Los primeros habitantes despoblaron de árboles el lugar que poco a poco fue adquiriendo la extensión y formalidad de un pueblo con su templo, con sus días de feria en la primavera y espacios de reunión, porque en un principio no reinaba más que la unidad, que cuando llegaba un forastero dispuesto a quedarse todos los hombres cooperaban para acercar maderas, palmas silvestres, caña brava y frescas y largas tiras de cáscara de caulote para construir una galera, mientras las mujeres, coordinadas por la que construyó la primera choza con su hijo, preparaban los alimentos.

Cada que alguien o una nueva familia se instalaba era motivo suficiente para que todos los moradores festejaran, pero la ceremonia más grande sucedía cada viernes y sábado de la primera semana de abril previo preparativo una semana antes, porque así se había instaurado con los primeros que llegaron, pero la causa real de semejante festejo no era más que la celebración del cumpleaños del hijo de la mujer que había preferido seguir habitando durante muchos años en una choza sencilla.

Con el tiempo, de la feria fueron partícipes la marimba, el violín, el acordeón, la guitarra, el tambor y la flauta de carrizo, pero desde un inicio eran parte importante los fuegos artificiales, porque había alguien diestro en el manejo de la pólvora, y las comilonas: unos días antes la mujer de la choza se hacía de una dotación de una variedad de carnes sin que se supiera de dónde provenía: había de cerdo, venado, vaca, jabalí, tapir, tepezcuintle, mapache, tejón, armadillo.

Eso sí, al día siguiente de concluida la fiesta no se encontraba ni siquiera un pedazo de carne en el patio, donde regularmente se observaba un tendal de carne seca en vísperas, o dentro de la choza.

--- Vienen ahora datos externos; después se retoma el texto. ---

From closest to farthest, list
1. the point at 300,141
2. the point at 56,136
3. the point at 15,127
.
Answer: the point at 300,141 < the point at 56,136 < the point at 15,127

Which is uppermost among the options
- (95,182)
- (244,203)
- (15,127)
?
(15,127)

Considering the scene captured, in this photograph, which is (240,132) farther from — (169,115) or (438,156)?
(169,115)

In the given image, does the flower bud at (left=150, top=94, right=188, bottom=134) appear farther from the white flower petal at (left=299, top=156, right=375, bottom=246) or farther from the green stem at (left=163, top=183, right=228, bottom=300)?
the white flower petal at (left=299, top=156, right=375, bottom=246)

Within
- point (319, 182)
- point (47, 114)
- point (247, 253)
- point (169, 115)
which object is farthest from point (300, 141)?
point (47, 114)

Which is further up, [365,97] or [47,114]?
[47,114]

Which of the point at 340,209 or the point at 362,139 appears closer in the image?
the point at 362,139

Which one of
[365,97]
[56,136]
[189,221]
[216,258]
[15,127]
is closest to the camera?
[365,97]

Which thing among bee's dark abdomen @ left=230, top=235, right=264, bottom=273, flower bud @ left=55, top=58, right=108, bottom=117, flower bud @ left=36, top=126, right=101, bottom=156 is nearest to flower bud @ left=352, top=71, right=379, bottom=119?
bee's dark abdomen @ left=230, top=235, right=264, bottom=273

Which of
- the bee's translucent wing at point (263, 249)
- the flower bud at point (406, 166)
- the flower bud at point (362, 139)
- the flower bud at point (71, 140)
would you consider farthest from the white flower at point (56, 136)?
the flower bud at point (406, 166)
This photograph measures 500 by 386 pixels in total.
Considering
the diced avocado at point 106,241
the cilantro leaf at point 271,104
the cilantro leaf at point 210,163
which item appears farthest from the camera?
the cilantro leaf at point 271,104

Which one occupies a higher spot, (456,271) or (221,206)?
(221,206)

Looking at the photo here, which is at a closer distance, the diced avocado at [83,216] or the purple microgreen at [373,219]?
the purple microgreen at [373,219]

Era como si los convidados hubiesen consumido justo lo que había. Desaparecía todo rastro y la construcción de techo de palmas y cerco de cintas de caña volvía a lo ordinario.

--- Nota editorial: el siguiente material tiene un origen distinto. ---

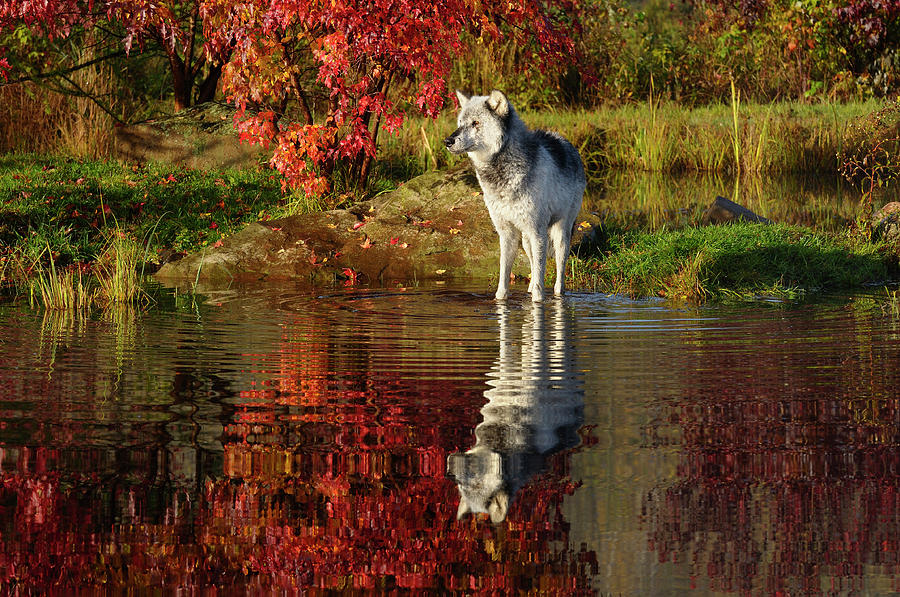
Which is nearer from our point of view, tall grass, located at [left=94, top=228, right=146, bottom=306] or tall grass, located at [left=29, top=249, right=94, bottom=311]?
tall grass, located at [left=29, top=249, right=94, bottom=311]

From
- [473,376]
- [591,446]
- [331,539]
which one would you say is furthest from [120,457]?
[473,376]

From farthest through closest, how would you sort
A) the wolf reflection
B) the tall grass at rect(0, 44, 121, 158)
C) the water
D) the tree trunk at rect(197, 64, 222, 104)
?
1. the tall grass at rect(0, 44, 121, 158)
2. the tree trunk at rect(197, 64, 222, 104)
3. the wolf reflection
4. the water

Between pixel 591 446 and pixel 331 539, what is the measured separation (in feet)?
5.46

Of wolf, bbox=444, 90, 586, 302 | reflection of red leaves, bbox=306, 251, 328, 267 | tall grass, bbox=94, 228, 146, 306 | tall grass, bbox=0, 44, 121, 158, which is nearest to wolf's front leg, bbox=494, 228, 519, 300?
wolf, bbox=444, 90, 586, 302

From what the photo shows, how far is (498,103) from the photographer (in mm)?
10797

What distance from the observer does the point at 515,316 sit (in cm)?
1056

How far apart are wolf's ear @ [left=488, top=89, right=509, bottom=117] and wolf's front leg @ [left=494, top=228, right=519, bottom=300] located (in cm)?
109

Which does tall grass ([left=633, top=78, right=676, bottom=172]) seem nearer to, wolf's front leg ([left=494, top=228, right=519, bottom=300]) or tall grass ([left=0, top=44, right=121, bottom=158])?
tall grass ([left=0, top=44, right=121, bottom=158])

La mujer, alta, ancha, carirredonda y de trenzas, que no perdía firmeza pese a sus años, iba y venía, acudía a los llamados de las vecinas para curar dolencias, atendía partos, volvía del monte con un manojo de hierbas, se marchaba con un cesto en la cabeza, retornaba por las tardes con un costalillo que se suponía de compras, y así siempre hasta que los hombres y las mujeres que llegaron primero se fueron muriendo y los hijos y los nietos perdieron deferencia hacia la señora, aunque siguieron festejando cada primer fin de semana de abril pero ya sin la comida en la choza.

Por eso, nadie supo el día que la mujer y el hijo se marcharon del pueblo. Dejaron entreabierta la puerta y no porque fuesen a regresar pronto sino porque tenían la certeza de que nadie se tomaría la molestia de asomarse siquiera.

Cuánta razón, porque tampoco nadie recuerda cuándo se precipitó al suelo la choza abandonada y se pudrió hasta desaparecer por completo, que por más que se quiera saber del lugar específico donde estuvo es como buscar en lo incierto. Lo último que escuché es que fue por esta zona.